**Problems and tasks**
1. Translate this sentence from the forum thread about keeping experiments apart from production work into Spanish: "That means not hardcoding absolute paths and database names/ports/hostnames and things like that."
2. Carry on the forum thread about keeping experiments apart from production work, picking up right after its final sentence.

[[ Exercise passage open ]]

Can you suggest me a way of separating learning/trying out vs production in the same computer? I am in such a place that I know a lot of JS and production ready skills whilst sometimes require probing or trying out simpler stuff or basics. I presume that a lot of engineers are also in a similar place.
This is the situation I am facing with right now.
I wanted to install redis and configure it while trying out something interested.
In a separate project I needed another clean redis configuration and installation.
In front-end side I tried and installed a few npm packages globally.
At some point I installed python 3.4 now require 3.6
At some point I installed nginx and configured it, now need another configuration and wipe the previous one out,
If I start a big project right now I feel like my computer will eventually let me down due to several attempts I previously done
et cetera, these all create friction on both my learning and exploration
Now, it crosses mind to use separate virtual box installations for trying out things, but this answer is trivial, please suggest something else.
P.S.: I am using Linux Mint.

You can install and use Docker, which is also trivial,
however, if your environment is Linux you can use LXC

There isn't really a single good answer to this sort of question of course; but some things that are generally a good idea are:
use git repos to keep the source "backed up" (obviously your local pc should not be the git server); commit your changes all the time, if you can't hold your breath for as long as the timespan between 2 commits, then you're doing it wrong (or you may have asthma, see a doctor).
Always build your project with there being not just multiple, but a variable amount of "deployments" in mind. That means not hardcoding absolute paths and database names/ports/hostnames and things like that. If your project needs database/api credentials then that should be in a configfile of sorts (or in the env); that configfile should be stored outside the codebase and shouldn't be checked into your git repos (though there can ofcourse be a config template in there).
Always have at least 2 deployments of any project actually deployed. Next to the (obvious) "live"/"production" deployment, which your clients/users use, you want a "dev"-version for yourself where you can freely shit the bed, and for bigger projects you may well want multiple. Each deployment would have its own database, and it's own copy of the code/assets.
It can be useful to deploy everything inside podman or docker containers, that makes it easier to have a near-identical system in both development and production (incase those are different servers), but that may be too much overhead for you.
Have a method (maybe a script) that makes it very easy to deploy updates from your gitrepo or dev-deployment, to the production deployment. Based on your description, i'm guessing if a client tells you she wants some minor cosmetic changes done, you do them straight on the live version; very convenient and fast, but a horrible thing in practice. once you switch from that workflow to having a seperate dev-deploy, you'll feel slowed down by that (which you are), but if you optimize that workflow over time you'll get to the point where you could still deploy cosmetic changes in a minute orso, while having fully separated deployments, it is worth the time investment.
Have a personal devtools git repo or something similar. You're likely using an IDE such as VS code ? Back up your vs code user config in that repo, update it reasonably frequently. Use a texteditor, photoshop/editor, etc etc, same deal. You hear that ticking sound ? that's the bomb that's been placed on your motherboard. It might go off tonight, it might not go off for years, but you never know, always expect it could be today or tomorrow, so have stuff backed up externally and/or on offline media.

[[ Exercise passage closed ]]
[[ Records supplied open ]]

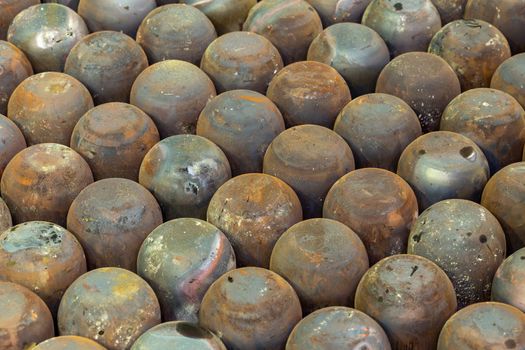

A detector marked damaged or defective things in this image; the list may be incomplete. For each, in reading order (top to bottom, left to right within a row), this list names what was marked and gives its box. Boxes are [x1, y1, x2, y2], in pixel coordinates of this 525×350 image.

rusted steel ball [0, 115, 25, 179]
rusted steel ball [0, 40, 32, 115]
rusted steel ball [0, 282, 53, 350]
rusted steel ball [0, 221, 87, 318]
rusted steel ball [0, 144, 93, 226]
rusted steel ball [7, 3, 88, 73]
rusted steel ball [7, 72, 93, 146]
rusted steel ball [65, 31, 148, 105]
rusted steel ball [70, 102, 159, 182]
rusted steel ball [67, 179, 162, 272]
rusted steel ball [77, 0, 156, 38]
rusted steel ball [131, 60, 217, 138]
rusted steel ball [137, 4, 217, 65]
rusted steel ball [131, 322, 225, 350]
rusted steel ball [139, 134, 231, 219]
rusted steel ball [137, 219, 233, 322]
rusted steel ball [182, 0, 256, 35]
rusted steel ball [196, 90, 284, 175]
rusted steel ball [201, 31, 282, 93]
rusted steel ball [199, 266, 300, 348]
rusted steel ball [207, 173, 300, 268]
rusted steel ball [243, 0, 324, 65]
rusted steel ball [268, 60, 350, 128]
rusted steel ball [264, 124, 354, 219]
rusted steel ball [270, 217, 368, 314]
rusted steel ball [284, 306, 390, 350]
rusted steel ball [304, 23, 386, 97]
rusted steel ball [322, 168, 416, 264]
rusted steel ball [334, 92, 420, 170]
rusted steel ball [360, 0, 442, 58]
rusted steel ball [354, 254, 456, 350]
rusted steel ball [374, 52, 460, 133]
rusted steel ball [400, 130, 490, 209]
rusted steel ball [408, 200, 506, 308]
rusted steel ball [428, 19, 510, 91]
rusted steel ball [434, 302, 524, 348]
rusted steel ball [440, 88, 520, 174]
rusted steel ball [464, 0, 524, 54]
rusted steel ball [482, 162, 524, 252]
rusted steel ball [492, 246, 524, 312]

[[ Records supplied closed ]]
[[ Records supplied open ]]

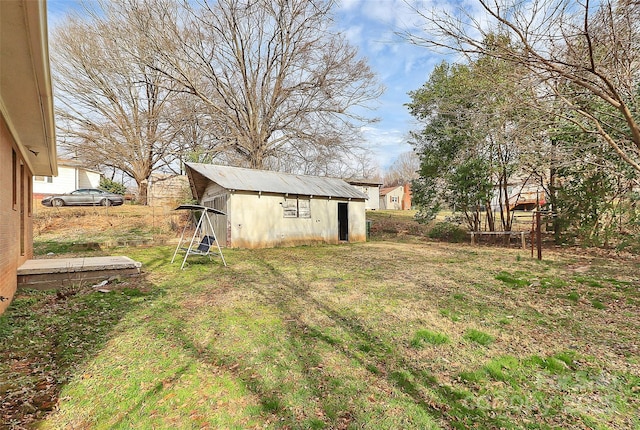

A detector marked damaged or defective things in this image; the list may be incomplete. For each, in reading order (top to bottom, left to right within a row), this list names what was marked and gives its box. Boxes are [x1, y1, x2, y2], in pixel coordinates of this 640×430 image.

[[ Records supplied closed ]]

**List of answers**
1. Eso significa no codificar de forma fija rutas absolutas ni nombres de bases de datos, puertos o nombres de host, ni cosas por el estilo.

2.
There's a lot more but those are some of the basics that spring to mind.

I though Docker was only for containerizing your app with all the installation files and configurations before pushing to the production
Docker is useful whenever you need to configure the runtime environment in an isolated manner. Production, local development, other environments - all need the same runtime. All benefit from the runtime definition and isolation that docker provides. Arguably docker is even more useful in workstation-centric development, than it is in production.
I wanted to install redis and configure it while trying out something interested.
Instead of installing redis on your os directly, run the preexisting docker image for redis.
In a separate project I needed another clean redis configuration and installation.
Instantiate the docker image again and now you have 2 isolated redis servers running locally.
In front-end side I tried and installed a few npm packages globally.
Run your npm code within a nodejs docker container
At some point I installed python 3.4 now require 3.6
Different versions of python is a great use case for docker containers, which will tagged with specific python versions.
At some point I installed nginx and configured it, now need another configuration and wipe the previous one out,
Nginx also has a very useful official container.
If I start a big project right now I feel like my computer will eventually let me down due to several attempts I previously done
Yeah, it gets messy quick. That's why docker is such a great solution. Give every project dedicated services and use docker-compose to simplify the networking and building components. Fight the temptation to use a docker container for more than one service - instead stitch them together with docker networks.
Read https://docs.docker.com/get-started/overview/ to get started with docker.

"No Kernel!" error Azure ML compute JupyterLab

When using the JupyterLab found within the azure ML compute instance, every now and then, I run into an issue where it will say that network connection is lost.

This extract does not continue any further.